I listened from the other room as an introduction took place between my 7-year-old daughter and her new friend. My heart had become terribly used to a lot of jabs, but it wasn’t quite prepared for the pain that would come from the next few words spoken. On the floor in front of them, sat a sweet little 5-year-old boy who had become very adjusted to his medical isolation and apparently, without me knowing, had become extremely aware of his own medical condition.
This new friend looked curiously at my son, who without missing a beat, replied, “Don’t worry you can’t catch what I have.”
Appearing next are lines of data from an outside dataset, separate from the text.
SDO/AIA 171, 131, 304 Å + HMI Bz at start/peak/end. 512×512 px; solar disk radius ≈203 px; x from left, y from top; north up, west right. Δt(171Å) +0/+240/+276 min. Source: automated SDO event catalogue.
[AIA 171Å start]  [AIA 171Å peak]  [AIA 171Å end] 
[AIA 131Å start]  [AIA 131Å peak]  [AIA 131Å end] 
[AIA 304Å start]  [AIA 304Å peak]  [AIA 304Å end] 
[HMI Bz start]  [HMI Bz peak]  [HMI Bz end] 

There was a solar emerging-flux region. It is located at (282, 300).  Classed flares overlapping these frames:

In that single moment, I was whisked back in time to a scene of me rushing a vomiting toddler out of a children’s museum. I could vividly see the gawking parents in the play area, their faces resembling that of the child who then stood in my living room. That day in the museum had been etched into my memory. As I made my way towards the exit I could feel the piercing eyes of concern from the parents around me. In my need to defend our presence in the children’s play area, I defensively began to repeat, “You can’t catch what he has. Please don’t worry, you can’t catch what he has!”
My instinct at that moment was to free the onlookers of their fear of catching a virus from another child. I have come a long way from that moment in the museum, yet suddenly I found myself transported back to the insecurity of those feelings.
My heart broke knowing my child felt the need to make that same distinction to others.
“You can’t catch what I have!”
No child should have to make that kind of clarification to someone. No child should have to feel the need to defend their existence that way.
His words broke me… but not him. To him, it was just a simple reassurance he sensed this new person needed.
When did he become so aware? I still see him as a young baby who has no knowledge of his differences. Yet, here he sits trying to comfort others with the news of his illness.
Daily he watches others consume food, something he has never been able to do.
Daily he watches others run and play outside, something his body just doesn’t have the stamina to do.
Frequently he watches others swim, something he can’t be apart of because of his central line and risk of infection.
Often he’s in a hospital, enduring procedures and fighting infections and fevers.
Yet, he feels the need to reassure others, bringing them comfort in coming to an understanding of his situation. These circumstances have just become his way of life, and he has an incredible ability to make the best of it. Never asking, “Why me?”
Yet, no one would blame him if he did.
Instead, he pretends to eat food when everyone else sits down to eat a meal; watches through a window shouting funny activities for others to act out while he giggles at their silliness; splashes his hands in a sink full of water, while others submerge in a bath; drives a motorboat and shoots water guns at the others while they play in a swimming pool; turns a hospital room into an imaginary world filled with pirates and dinosaurs, while others continue on with their lives on the outside of the hospital.
How can one little boy endure so much and still find joy in each day? He teaches us that we are so much more than our circumstances. He reminds us that all life has value and purpose, modeling how each of us must choose to find the good and allow it to cast a shadow over the struggles we endure.
Once again this little child has taught me a valuable life lesson. My instincts often lean towards sitting and licking my wounds, dwelling in the sadness of such moments. His, however… is to address the concerns of others by giving them comfort and reassurance.
“It’s the best day ever, Mama.”
Words that often follow days filled with pokes, procedures and tests. Words that my perspective would not have allowed me to utter, yet somehow he freely offers them as an attempt to comfort me.
“How’s your day been?”
I hear him frequently pose this question to those he encounters throughout his days, leaving me to wonder, when’s the last time I concerned myself with the goodness of someone else’s day?
Perhaps if we all focused on a concern for others and less on the darkness of our own days, we too could redirect our perspective, guiding our own attitudes towards hope and joy.
It sure seems to be working for this amazing little 5-year-old boy!
Once again I am humbled by his young wisdom and pure heart.